— TEXTO PROPUESTO —

□ □ □ □ □

Vale aclarar que cualquier narración pasa por un inevitable tamiz subjetivo. Siempre se cuenta desde un punto de vista determinado. Por esa razón, el periodista debe acercarse lo más posible a los hechos que quiere contar. Tiene que recolectar la mayor cantidad de datos y testimonios sobre lo ocurrido. Su capacidad profesional, en relación a cómo levantar esos datos, cómo chequearlos (comprobarlos) y, finalmente, la forma en que va a exponerlos harán la diferencia.
La dedicación y el tiempo que se le dedican una tarea periodística tienen relación directa con los resultados. En Argentina se menciona a Rodolfo Walsh como una referencia fundamental del oficio y está muy bien. El autor de Operación Masacre no solo era un hombre talentoso y valiente. Era, además, un periodista tremendamente riguroso. Me gusta demostrarlo con un ejemplo menos citado que sus grandes investigaciones. En marzo de 1969 ya había publicado su célebre serie “La secta de la picana” donde revelaba, en cuatro notas, la brutal metodología de la policía bonaerense. Por entonces publicaba en el periódico de la CGT que tiempo después sería clausurado. Como necesitaba sobrevivir también colaboraba con otras publicaciones como la revista Siete Días. Para este semanario hizo una nota sobre el funcionamiento de la luz eléctrica en Buenos Aires. Según sus propias palabras invirtió, en la elaboración de ese trabajo, “60 páginas de apuntes y transcripciones, unas 30 páginas de borradores y 20 páginas de original, es decir 110 carillas dactilografiadas. Realicé unas seis horas de grabación. Invertí un total de 87 horas de trabajo, repartidas en 13 días o sea casi 7 horas diarias”. Esa manera de trabajar explica a Walsh tanto como sus imprescindibles investigaciones.
Entre esa metodología que implica comprobar los datos, contrastar los hechos y revisar las distintas versiones antes de publicar y la liviandad con la que se suelen construir, en la actualidad, artículos en la prensa gráfica o emitir informes en televisión, hay un abismo. Sobran los ejemplos de programas televisivos construidos en base a información emanada de servicios de inteligencia.
Si se trabaja bien la diferencia entre distintos narradores de un mismo suceso será del orden de la interpretación y de la calidad narrativa pero también del rigor y la dedicación. Tendremos entonces diferentes relatos, determinados por la mirada personal, la experiencia y la capacidad profesional de cada cronista. Pero el hecho estaría allí, inalterable. Para seguir con Walsh la diferencia entre las notas que escribió para Siete Días y sus investigaciones sobre la policía bonaerense para el diario de la CGT, está determinada porque en estas últimas alguien con poder no quería que se conocieran esos hechos y, por lo tanto, se trataba de una producción con relevancia institucional. La crónica sobre la luz no implicaba ninguna denuncia. El método de trabajo es el mismo.

□ □ □ □ □

(Registros de preguntas espaciales)
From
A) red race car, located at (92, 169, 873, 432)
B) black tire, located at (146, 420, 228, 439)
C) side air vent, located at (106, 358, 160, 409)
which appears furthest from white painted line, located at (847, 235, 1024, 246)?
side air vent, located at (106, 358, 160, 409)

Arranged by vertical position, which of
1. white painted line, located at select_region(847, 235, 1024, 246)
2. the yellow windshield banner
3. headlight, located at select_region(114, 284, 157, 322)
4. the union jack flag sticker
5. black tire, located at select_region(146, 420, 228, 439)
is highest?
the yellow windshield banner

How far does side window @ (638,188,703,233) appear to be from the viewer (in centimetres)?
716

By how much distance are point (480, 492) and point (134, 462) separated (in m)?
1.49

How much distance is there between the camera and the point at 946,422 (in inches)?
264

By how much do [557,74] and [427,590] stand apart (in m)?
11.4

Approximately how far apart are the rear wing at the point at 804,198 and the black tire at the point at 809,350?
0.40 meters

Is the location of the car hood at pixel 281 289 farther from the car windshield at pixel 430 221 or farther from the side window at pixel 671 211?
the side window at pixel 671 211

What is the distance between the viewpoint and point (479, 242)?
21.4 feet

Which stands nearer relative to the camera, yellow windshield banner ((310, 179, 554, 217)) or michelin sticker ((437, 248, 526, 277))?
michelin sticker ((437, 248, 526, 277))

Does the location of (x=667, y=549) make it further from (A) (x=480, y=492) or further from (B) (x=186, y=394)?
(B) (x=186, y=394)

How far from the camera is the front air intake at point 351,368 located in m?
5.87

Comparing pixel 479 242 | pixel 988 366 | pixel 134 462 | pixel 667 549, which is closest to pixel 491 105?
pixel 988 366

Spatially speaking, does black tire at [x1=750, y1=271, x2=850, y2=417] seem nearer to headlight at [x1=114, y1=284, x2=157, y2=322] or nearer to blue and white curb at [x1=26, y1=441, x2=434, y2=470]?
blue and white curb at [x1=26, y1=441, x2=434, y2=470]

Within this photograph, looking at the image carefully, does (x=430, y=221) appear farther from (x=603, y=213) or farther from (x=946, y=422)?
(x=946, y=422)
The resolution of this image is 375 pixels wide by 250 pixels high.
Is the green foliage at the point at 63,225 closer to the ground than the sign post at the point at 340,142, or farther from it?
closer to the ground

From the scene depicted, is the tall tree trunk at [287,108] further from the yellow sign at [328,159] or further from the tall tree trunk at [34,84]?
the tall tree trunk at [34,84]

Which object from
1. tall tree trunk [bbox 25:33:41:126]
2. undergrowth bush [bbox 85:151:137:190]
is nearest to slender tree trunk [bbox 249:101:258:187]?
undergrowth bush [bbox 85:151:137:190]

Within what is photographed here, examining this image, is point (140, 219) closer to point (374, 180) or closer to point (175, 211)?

□ □ □ □ □

— OBJETIVOS —
**1)** Responde brevemente sobre el texto acerca del rigor periodístico:
(a) ¿En cuántas notas reveló Walsh la metodología de la policía bonaerense en “La secta de la picana”?
(b) ¿Cuántas horas de trabajo en total dedicó a la nota sobre la luz eléctrica?
(c) ¿De dónde proviene la información con la que se construyen muchos programas televisivos, según el texto?
**2)** Escribe la continuación del texto acerca del rigor periodístico a partir de su última oración.
Las líneas no hacen falta para resolver nada de lo que se pide.

— RESPUESTAS ESPERADAS —
**1)**
(a) En cuatro notas.
(b) 87 horas.
(c) De servicios de inteligencia.

**2)**
La mirada crítica
La subjetividad está determinada, entre otras cosas, por los intereses e ideología del periodista. Con todo, las creencias, ideas y posicionamiento político no deben vulnerar la verdad de los hechos. Para ejercer la subjetividad de un modo honesto hay que razonar de manera crítica. Y este es otro desafío, porque la crítica debe empezar por casa. Sin mirada crítica no se puede hacer buen periodismo.
La mayoría de las personas tienen ideas políticas y eso no los hace mejores o peores maestros, albañiles o arquitectos. Muchos, incluso, despliegan en su vida una militancia activa en defensa de sus ideas y eso no afecta la calidad de sus trabajos. Con el periodista debería ocurrir lo mismo. Un funcionario que delinque en el ejercicio de su gestión, por poner un ejemplo, es un corrupto pertenezca o no a un gobierno que cuenta con la simpatía política de quien narra los hechos. Una medida económica dañosa para la población o los abusos policiales no son menos graves si los aplican dirigentes con los que se coincide políticamente. O peor aún, si auspician con publicidad el diario o el programa donde se publica la información.
Lo más probable es que una crónica en La Nación y otra en Página/12, por poner dos ejemplos de diarios con perspectiva editoriales antagónicas, no cuenten un mismo hecho de igual manera. Lo que deben exigir los lectores de ambos diarios es que sus relatos sean fieles a los sucesos narrados más allá de las lecturas subjetivas del periodista que narra y del medio donde se publica.
La disputa entre el Gobierno de Cristina Kirchner y los grandes grupos de medios, en especial Clarín, por el conflicto con las entidades del campo primero y luego por la sanción de la Ley de Servicios Audiovisuales, dio origen al llamado “periodismo militante”. Ante las críticas persistentes de la mayoría de los grandes medios, desde el gobierno se propició una suerte de “contra información” a través del sistema de medios públicos. También se impulsó a empresarios amigos a comprar radios y canales para intentar equilibrar la pelea.
El programa 678 de la televisión pública se convirtió en la principal plataforma de esa estrategia. Incluso apelando al deleznable método del escrache a periodistas críticos. Con todo, oponer “periodismo militante” a un supuesto “periodismo independiente”, que muchas veces responde de manera vertical y acrítica a los posicionamientos de la empresa que paga los sueldos, no tiene demasiado sentido. El tema es si en nombre de las ideas políticas o de la necesidad empresarial se vulnera la verdad o se manipulan los hechos.
En ambas trincheras, en muchas ocasiones, la verdad quedó supeditada a la necesidad de afectar al otro. En esa lógica se superaron todos los límites: hasta se llegaron a publicar noticias falsas. Había nacido lo que el periodista de Clarín, Julio Blanck, definió como periodismo de guerra. También se publicaron, en medio de la refriega, informes irrefutables e investigaciones pertinentes.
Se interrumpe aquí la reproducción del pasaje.